Referendum Costituzionale: ecco chi potrebbe sostituire Renzi in caso di vittoria del No
Premettiamolo onde evitare pleonastici furori di popolo. Si tratta soltanto di ipotesi, sentori, vaghi ammiccamenti, dunque non vi è niente di certo. Ciò nonostante, dopo le recenti frizioni consumatesi all’interno del Pd, con il presidente del Consiglio Matteo Renzi più battagliero che mai ieri in diretta sulle reti Rai all’interno di una intervista che ha costituito le premesse di merito al confronto che si terrà oggi presso la direzione ufficiale, i dubbi sul futuro del premier, alla luce dei risultati del prossimo referendum costituzionale del 4 dicembre, sono tutt’altro che sopiti. “Ho fatto un errore personalizzandolo troppo” dichiarava il segretario ai sostenitori del Partito in piena estate: “Questa non è la riforma di una persona, questa è la riforma di cui l’Italia ha bisogno”.

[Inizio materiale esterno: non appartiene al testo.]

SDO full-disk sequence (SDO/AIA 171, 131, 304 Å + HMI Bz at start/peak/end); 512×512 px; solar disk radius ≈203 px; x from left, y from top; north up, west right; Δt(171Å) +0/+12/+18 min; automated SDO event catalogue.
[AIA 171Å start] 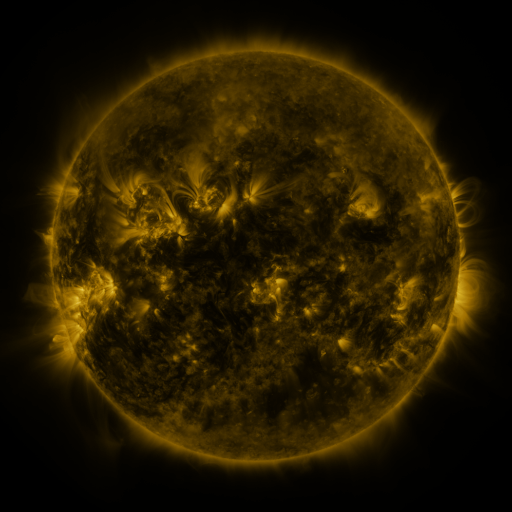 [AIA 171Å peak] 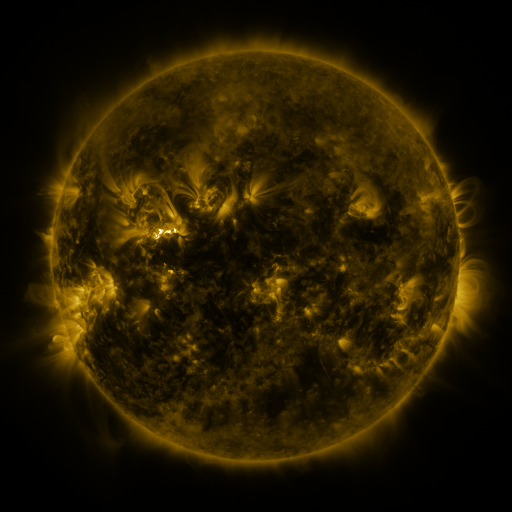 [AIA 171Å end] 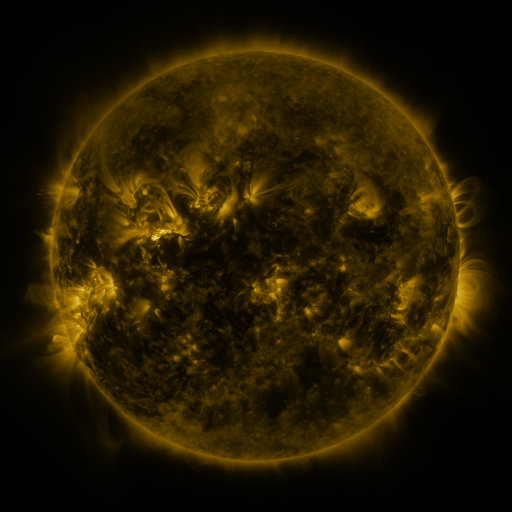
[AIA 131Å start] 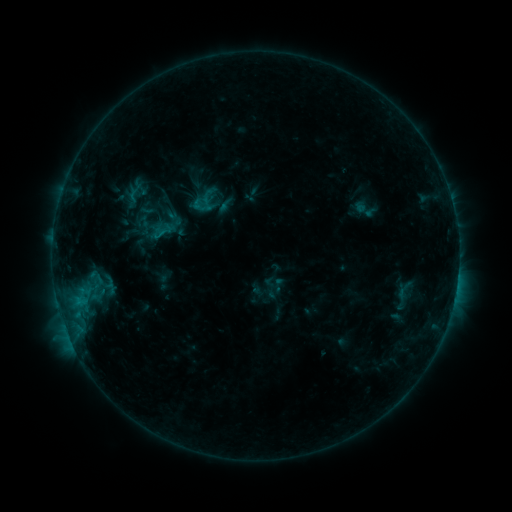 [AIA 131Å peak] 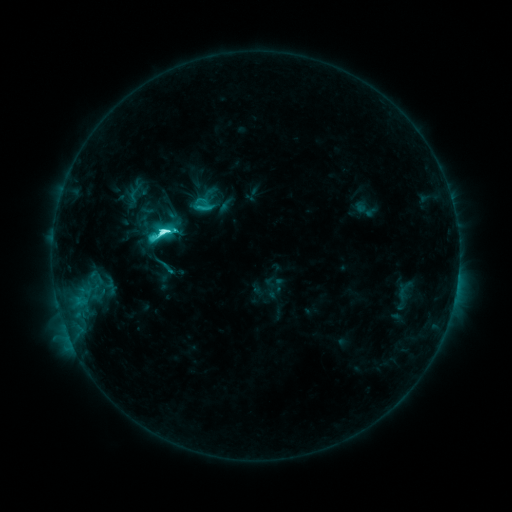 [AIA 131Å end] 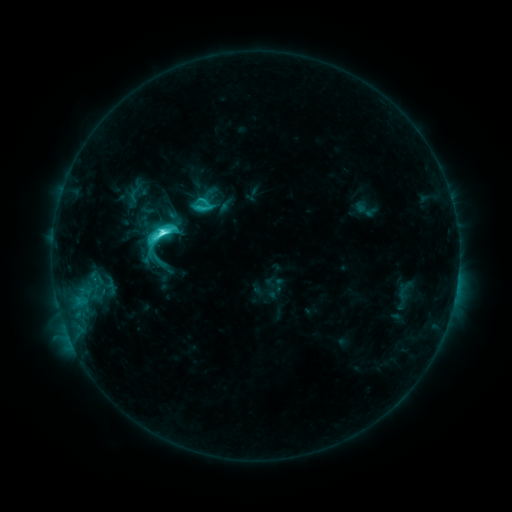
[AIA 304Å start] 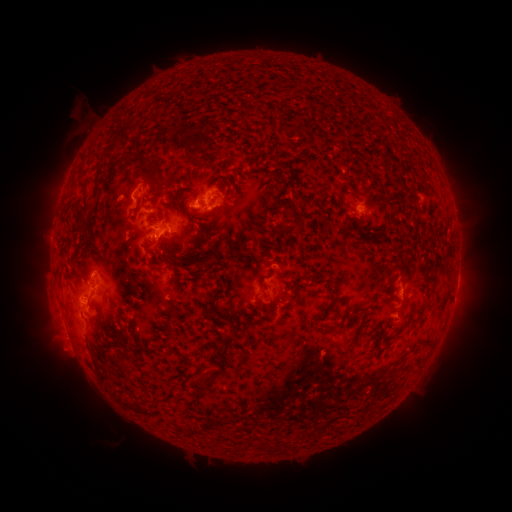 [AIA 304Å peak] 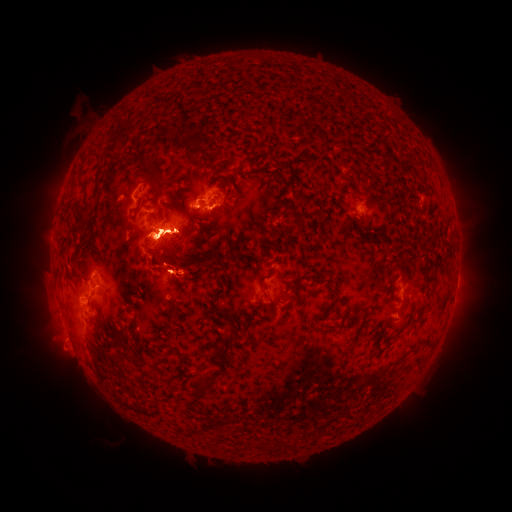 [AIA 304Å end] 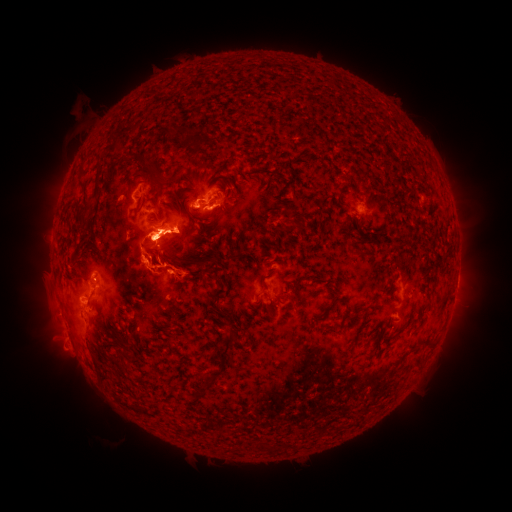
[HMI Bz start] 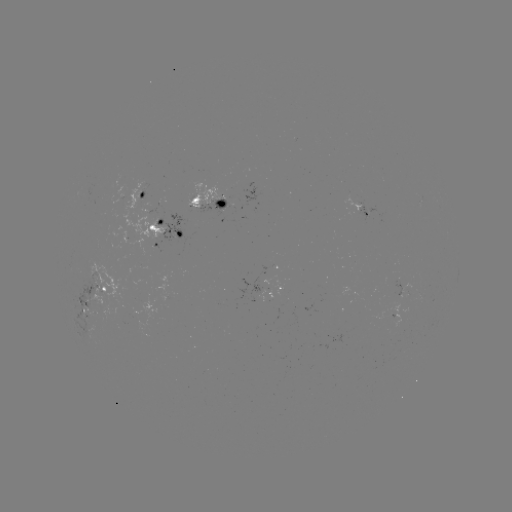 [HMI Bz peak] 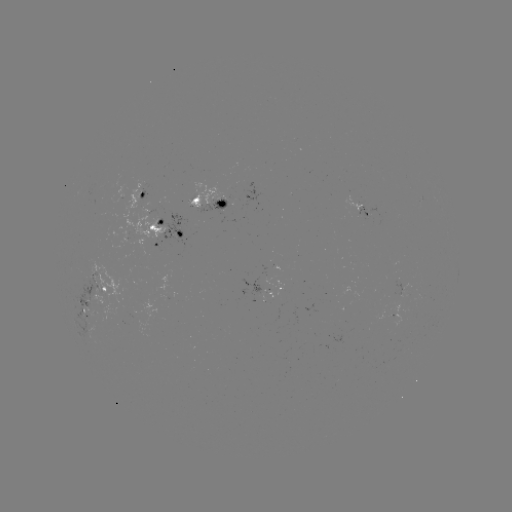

L’utilizzo baldanzoso di una campagna distorta alle fondamenta della sua narrativa ha però prodotto i suoi effetti, ed è innegabile che alle sorti costituzionali di una intera nazione si leghino ormai anche quelle politiche di Palazzo Chigi. La Stampa riporta delle indiscrezioni le quali tratteggiano alcuni scenari possibili in caso di vittoria del No e di conseguenti dimissioni da parte del capo del Governo. La candidatura buona per la successione, che in queste ore va acquisendo sempre maggior credito, è quella del ministro della Cultura Dario Franceschini.
Referendum Costituzionale: la “soluzione Franceschini”
Stando alla ricostruzione del quotidiano torinese, il ministro Franceschini sarebbe quello che meglio potrebbe traghettare il governo verso la fine della legislatura e il Parlamento verso una veloce approvazione di una nuova legge elettorale, consentendo contemporaneamente una unità di intenti intrinseca per le diverse scuole di pensiero che popolano le forze politiche della maggioranza.
L’ex segretario gode oggi di una sicura notorietà all’interno di Areadem, sua corrente di appartenenza cui fanno riferimento i capigruppo Zanda e Rosato, ma anche nel fronte dei giovani Turchi e nella sinistra ortodossa di Fassino. Cosa ancora più importante, visti i futuribili scenari post-referendum, non è inviso nemmeno alle compagini di Forza Italia. Insomma l’uomo giusto, al momento giusto: l’uomo della minoranza interna che gestirebbe tutta la maggioranza.
Al di là del calembour, gli equilibri precari del Partito Democratico permangono. Qualche giorno fa Renzi, in una dichiarazione pubblica, si rivolgeva a Franceschini con ironia pungente riferita alla brutta fine fatta dal ferrarese Savonarola in quel di Firenze (il ministro è originario proprio di Ferrara): “Caro Dario, l’ultimo ferrarese che è passato di qui ha fatto una brutta fine, una finuccia…”.
La partita è ancora tutta da giocare e il titolare dei Beni culturali sembra esserne consapevole. Interpellato da Maria Latella su Sky Tg24 ha definito quale “ingestibile” l’orizzonte derivante da una eventuale vittoria del No e criticato aspramente Pier Luigi Bersani alla luce del suo parere contrario nei confronti della riforma: “Così si lacera il partito, è una scelta motivata da altro: andare contro Renzi”.
Il dopo-Renzi: Padoan o Calenda?
Altri due nomi si fanno largo nei meandri del Nazareno quali successori in potenza di Matteo Renzi dal 5 dicembre. Il primo sarebbe quello del ministro dell’Economia Pier Carlo Padoan, ben visto dagli ambienti legati al Quirinale sia per l’elevata esperienza in ambito internazionale ed europeo, sia per il morigerato e metodico piano di risanamento dei conti pubblici in accordo con le politiche legate alla crescita.
Il secondo potrebbe essere quello di Carlo Calenda, ministro dello Sviluppo economico, in virtù di una più convinta quanto decisa programmazione economica espansiva e digitale basata sul nuovo paradigma dell’industria 4.0.